Akhirnya WhatsApp Web Berikan Dukungan untuk Pengguna iOS

MAJALAH ICT – Jakarta. Layanan dukungan aplikasi pesan WhatsApp untuk dapat mensinkronasi aplikasi ke platform browser, WhatsApp Web, telah diluncurkan WhatsApp sejak Januari lalu. Namun begitu, saat itu layanan ini hanya mendukung platform Android, Blackberry dan Windows Phone. Belum ada dukungan untuk pengguna iOS.

Dan untunglah, akhirnya WhatsApp juga mengelontorkan dukungan WhatsApp Web untuk pengguna sistem operasi iOS. Untuk mendapatkannya, sama dengan pada platfrom Android dan lain-lain, yaitu pengguna terlebih dahulu membuka situs web.whatsapp.com. Kemudian buka aplikasi WhatsApp dan temukan fitur WhatsApp Web pada bagian menu settings.

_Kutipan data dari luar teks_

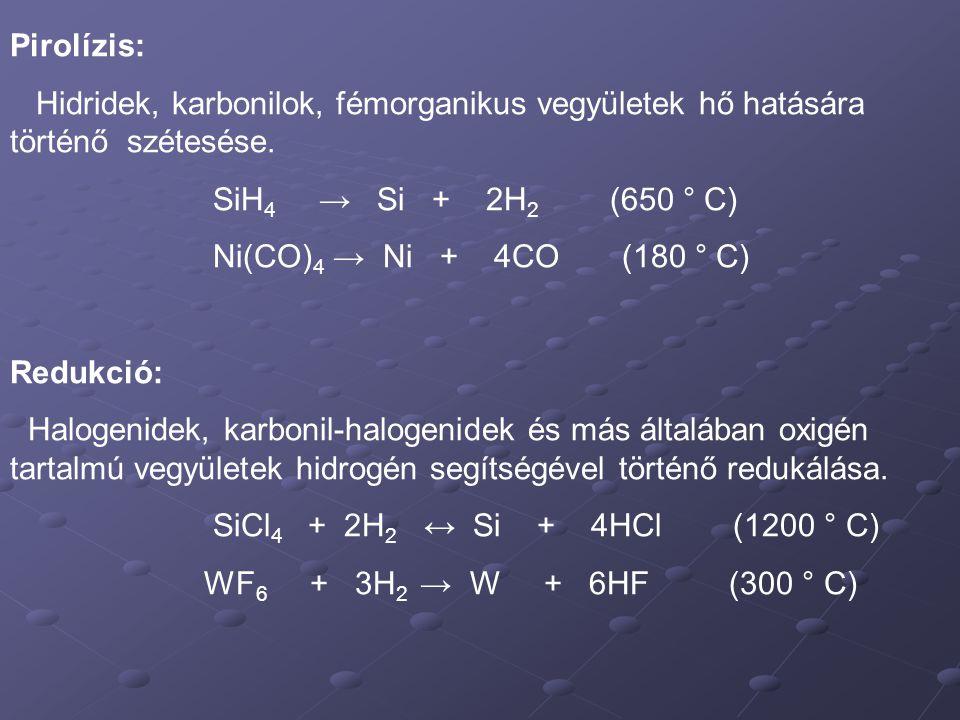 Pirolízis: Hidridek, karbonilok, fémorganikus vegyületek hő hatására történő szétesése. SiH 4 → Si + 2H 2 (650 ° C) Ni(CO) 4 → Ni + 4CO (180 ° C) Redu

Setelah itu scan barcode yang berada pada situs web menggunakan aplikasi WhatsApp di smartphone maka secara langsung akan tersinkronisasi. Selain iOS, dua platform baru yang ditambahkan untuk dukungan WhatsApp web adalah Nokia S40 dan juga Nokia S60.

WhatsApp di Indonesia kini telah menjadi aplikasi utama untuk bertukar pesan instan, selain Blackberry Messenger. Yang menarik, Menteri Komunikasi dan Informatika pernah bersuara lantang soal penggunaan aplikasi ini. Menurutnya, aplikasi lokal perlu didorong dan menggantikan layanan OTT (over the top) buatan luar negeri, termasuk WhatsApp. Bahkan Rudiantara menyerukan agar masyarakat tidak menggunakan lagi WhatsApp.

“Jangan bikin group chat di WA (WhatsApp) lagi dong. Nanti saya ajak teman-teman untuk pindah dan memberi kesempatan OTT nasional untuk presentasi soal produknya," seru Rudiantara. MEski begitu, Menkominfo menyadari masyarakat masih sangat menyukai layanan WhatsApp karena belum ada produk nasional yang dipromosikan secara menyeluruh.

Apabila OTT nasional sudah mulai diperkenalkan dan dikembangkan dengan sungguh-sungguh, Rudiantara menginginkan aplikasinya lebih mudah dioperasikan oleh penggunanya ketimbang dibanding aplikasi OTT dari asing. "Saya sudah bicara ke para pengembang aplikasi lokal agar menciptakan OTT nasional yang lebih mudah dari OTT internasional yang sekarang ini banyak digunakan," kata Rudiantara.